It is now recognised that progress in Speech Technology in particular, and the Speech Sciences in general, is dependent to a considerable extent on the quality of the speech databases that are available. Their coverage of speakers, speaking style, vocabulary, recording conditions etc. is crucial both to the quality of the system under development and the nature of speech-knowledge that can be gained from them. However, all these qualities can be undermined if the reliability of their labelling is suspect. The labelling of databases does not normally stand in the forefront of attention when database projects are undertaken, but in terms of effort it can swallow more than all the rest of the undertaking. Next to reliability; therefore, economy of effort is of paramount importance.

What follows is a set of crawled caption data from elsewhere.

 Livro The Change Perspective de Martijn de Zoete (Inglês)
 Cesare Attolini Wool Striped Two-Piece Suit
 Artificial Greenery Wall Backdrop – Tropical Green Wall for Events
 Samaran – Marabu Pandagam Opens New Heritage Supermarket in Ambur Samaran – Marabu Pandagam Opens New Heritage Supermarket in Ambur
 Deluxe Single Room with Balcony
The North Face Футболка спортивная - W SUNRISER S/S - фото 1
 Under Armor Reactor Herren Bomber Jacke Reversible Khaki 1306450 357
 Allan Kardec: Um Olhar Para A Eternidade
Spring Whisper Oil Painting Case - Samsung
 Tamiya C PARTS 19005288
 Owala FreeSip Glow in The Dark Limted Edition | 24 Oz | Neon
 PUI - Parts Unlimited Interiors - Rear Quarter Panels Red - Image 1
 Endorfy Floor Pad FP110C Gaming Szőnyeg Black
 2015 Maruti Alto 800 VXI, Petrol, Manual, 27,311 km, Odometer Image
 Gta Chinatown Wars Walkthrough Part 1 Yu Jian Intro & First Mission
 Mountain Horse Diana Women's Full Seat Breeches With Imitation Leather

Work at the authors' laboratories has pursued these two principles along the following lines: Reliability is maximised within the automatic procedure by the incorporation of an interactive component which allows the scrutiny and modification of boundary placement according to preselected criteria. The economy of effort which an automatic system provides is maximised, and the cost of intervention through the interactive process minimised by a segmentation and alignment process which runs in real-time. Above all, the system is geared towards economy of effort in terms of transferability of training.

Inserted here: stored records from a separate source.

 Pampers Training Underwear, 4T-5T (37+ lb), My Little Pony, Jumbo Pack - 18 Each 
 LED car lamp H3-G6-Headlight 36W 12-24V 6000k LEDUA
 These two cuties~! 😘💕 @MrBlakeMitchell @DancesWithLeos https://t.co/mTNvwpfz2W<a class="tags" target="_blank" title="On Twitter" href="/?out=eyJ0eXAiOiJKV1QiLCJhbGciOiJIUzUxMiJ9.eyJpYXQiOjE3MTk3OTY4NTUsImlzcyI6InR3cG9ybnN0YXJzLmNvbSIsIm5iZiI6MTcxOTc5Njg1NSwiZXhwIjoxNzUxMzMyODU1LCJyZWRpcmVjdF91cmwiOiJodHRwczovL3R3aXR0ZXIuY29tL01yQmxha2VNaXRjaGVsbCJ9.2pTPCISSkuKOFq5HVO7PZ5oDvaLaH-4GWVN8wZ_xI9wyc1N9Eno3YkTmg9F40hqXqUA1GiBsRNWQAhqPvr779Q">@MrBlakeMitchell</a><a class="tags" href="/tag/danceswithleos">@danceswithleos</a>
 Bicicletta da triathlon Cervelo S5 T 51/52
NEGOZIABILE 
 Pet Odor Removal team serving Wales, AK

A multi-language approach lies at the heart of this feature. The Kohonen-type Self-Organising Neural Network plus Viterbi search with level-building is based on an acoustic-phonetic feature specification of the sounds of a language which allows for statements of equivalence between languages (Polyphonemes). This offers the option of (a) training the polyphoneme categories over several languages simultaneously to increase the occurrence of a given category, or (b) using the projected equivalences between languages to boot-strap a labelling system for a language in which recordings but no labelled material exists.
Bibliographic reference. Barry, William / Dalsgaard, Paul (1993): "Speech database annotation. the importance of a multi-lingual approach", In EUROSPEECH'93, 13-20.